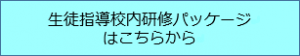 生徒指導校内研修パッケージ
はこちらから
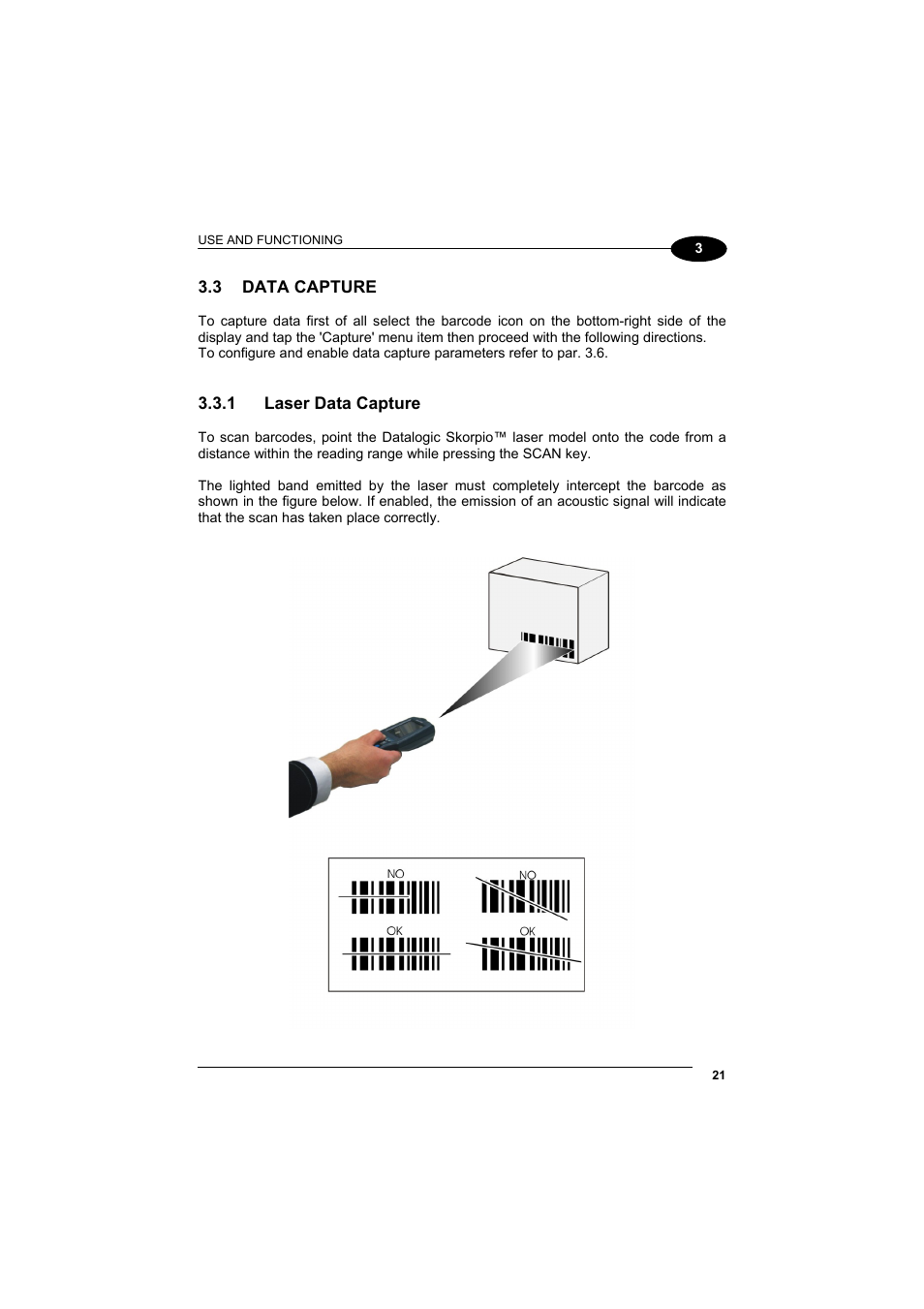 USE AND FUNCTIONING

3

3.3 DATA CAPTURE

To capture data first of all select the barcode icon on the bottom-right side of the display and tap the 'Capture' menu item then proceed with the following directions.
To configure and enable data capture parameters refer to par. 3.6.

3.3.1 Laser Data Capture

To scan barcodes, point the Datalogic Skorpio™ laser model onto the code from a distance within the reading range while pressing the SCAN key.

The lighted band emitted by the laser must completely intercept the barcode as shown in the figure below. If enabled, the emission of an acoustic signal will indicate that the scan has taken place correctly.

NO
NO
OK
OK

21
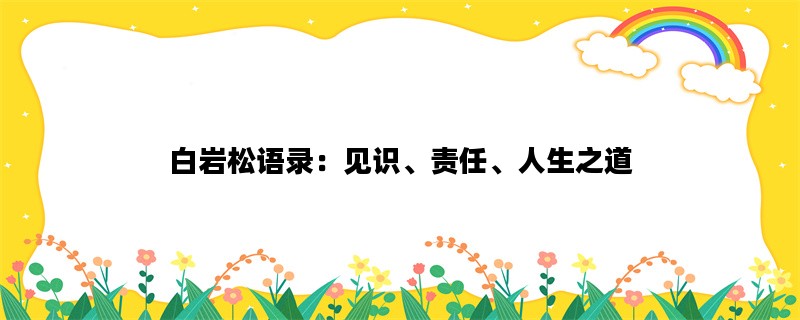 白岩松语录：见识、责任、人生之道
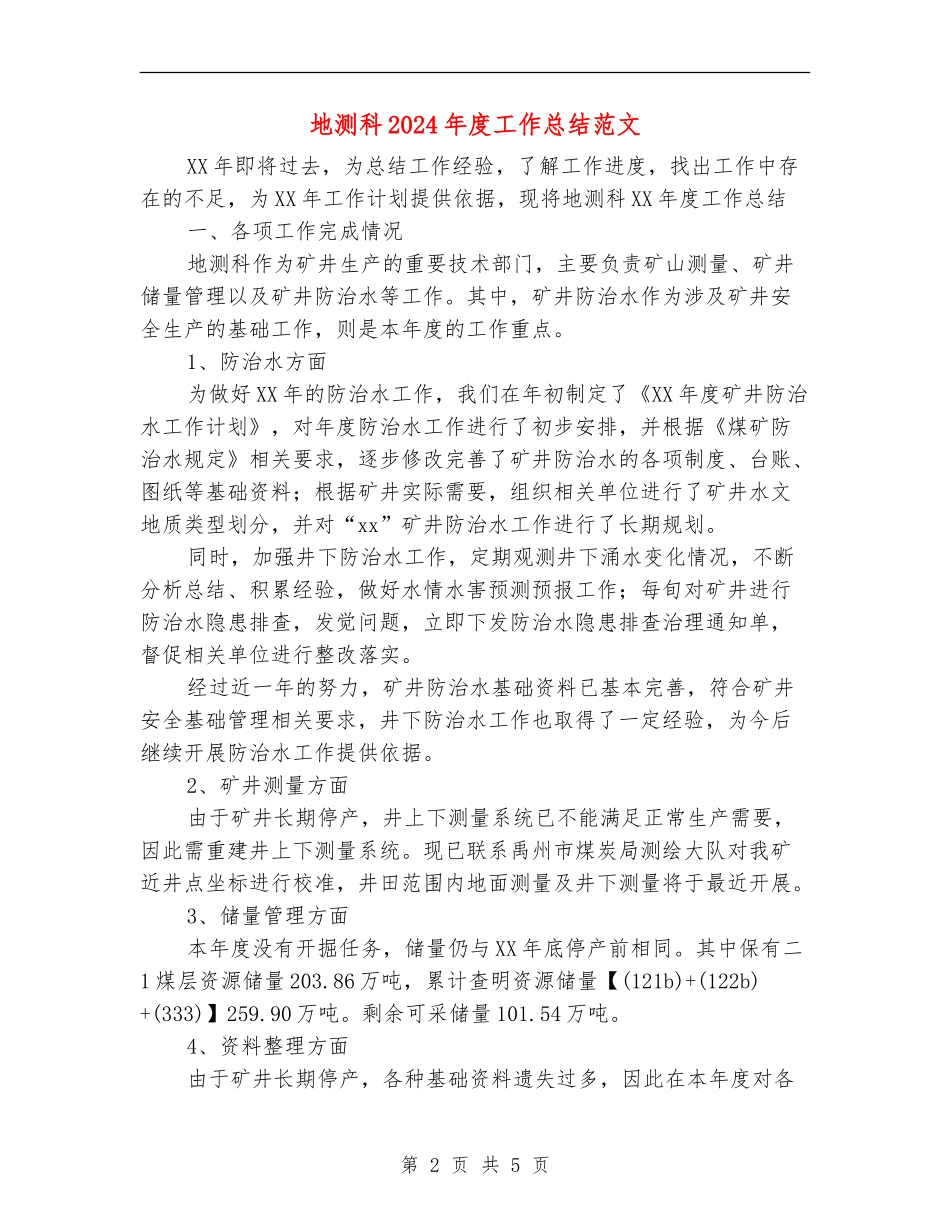 地测科2024年度工作总结范文

XX年即将过去，为总结工作经验，了解工作进度，找出工作中存在的不足，为XX年工作计划提供依据，现将地测科XX年度工作总结

一、各项工作完成情况

地测科作为矿井生产的重要技术部门，主要负责矿山测量、矿井储量管理以及矿井防治水等工作。其中，矿井防治水作为涉及矿井安全生产的基础工作，则是本年度的工作重点。

1、防治水方面

为做好XX年的防治水工作，我们在年初制定了《XX年度矿井防治水工作计划》，对年度防治水工作进行了初步安排，并根据《煤矿防治水规定》相关要求，逐步修改完善了矿井防治水的各项制度、台账、图纸等基础资料；根据矿井实际需要，组织相关单位进行了矿井水文地质类型划分，并对“xx”矿井防治水工作进行了长期规划。

同时，加强井下防治水工作，定期观测井下涌水变化情况，不断分析总结、积累经验，做好水情水害预测预报工作；每旬对矿井进行防治水隐患排查，发觉问题，立即下发防治水隐患排查治理通知单，督促相关单位进行整改落实。

经过近一年的努力，矿井防治水基础资料已基本完善，符合矿井安全基础管理相关要求，井下防治水工作也取得了一定经验，为今后继续开展防治水工作提供依据。

2、矿井测量方面

由于矿井长期停产，井上下测量系统已不能满足正常生产需要，因此需重建井上下测量系统。现已联系禹州市煤炭局测绘大队对我矿近井点坐标进行校准，井田范围内地面测量及井下测量将于最近开展。

3、储量管理方面

本年度没有开掘任务，储量仍与XX年底停产前相同。其中保有二1煤层资源储量203.86万吨，累计查明资源储量【(121b)+(122b)+(333)】259.90万吨。剩余可采储量101.54万吨。

4、资料整理方面

由于矿井长期停产，各种基础资料遗失过多，因此在本年度对各

第 2 页 共 5 页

*EXERCISE INSTRUCTIONS*.
The records above must be retyped exactly. Please omit the pictures.

*TASK RESULT*.
 生徒指導校内研修パッケージ
はこちらから
 USE AND FUNCTIONING

3

3.3 DATA CAPTURE

To capture data first of all select the barcode icon on the bottom-right side of the display and tap the 'Capture' menu item then proceed with the following directions.
To configure and enable data capture parameters refer to par. 3.6.

3.3.1 Laser Data Capture

To scan barcodes, point the Datalogic Skorpio™ laser model onto the code from a distance within the reading range while pressing the SCAN key.

The lighted band emitted by the laser must completely intercept the barcode as shown in the figure below. If enabled, the emission of an acoustic signal will indicate that the scan has taken place correctly.

NO
NO
OK
OK

21
 白岩松语录：见识、责任、人生之道
 地测科2024年度工作总结范文

XX年即将过去，为总结工作经验，了解工作进度，找出工作中存在的不足，为XX年工作计划提供依据，现将地测科XX年度工作总结

一、各项工作完成情况

地测科作为矿井生产的重要技术部门，主要负责矿山测量、矿井储量管理以及矿井防治水等工作。其中，矿井防治水作为涉及矿井安全生产的基础工作，则是本年度的工作重点。

1、防治水方面

为做好XX年的防治水工作，我们在年初制定了《XX年度矿井防治水工作计划》，对年度防治水工作进行了初步安排，并根据《煤矿防治水规定》相关要求，逐步修改完善了矿井防治水的各项制度、台账、图纸等基础资料；根据矿井实际需要，组织相关单位进行了矿井水文地质类型划分，并对“xx”矿井防治水工作进行了长期规划。

同时，加强井下防治水工作，定期观测井下涌水变化情况，不断分析总结、积累经验，做好水情水害预测预报工作；每旬对矿井进行防治水隐患排查，发觉问题，立即下发防治水隐患排查治理通知单，督促相关单位进行整改落实。

经过近一年的努力，矿井防治水基础资料已基本完善，符合矿井安全基础管理相关要求，井下防治水工作也取得了一定经验，为今后继续开展防治水工作提供依据。

2、矿井测量方面

由于矿井长期停产，井上下测量系统已不能满足正常生产需要，因此需重建井上下测量系统。现已联系禹州市煤炭局测绘大队对我矿近井点坐标进行校准，井田范围内地面测量及井下测量将于最近开展。

3、储量管理方面

本年度没有开掘任务，储量仍与XX年底停产前相同。其中保有二1煤层资源储量203.86万吨，累计查明资源储量【(121b)+(122b)+(333)】259.90万吨。剩余可采储量101.54万吨。

4、资料整理方面

由于矿井长期停产，各种基础资料遗失过多，因此在本年度对各

第 2 页 共 5 页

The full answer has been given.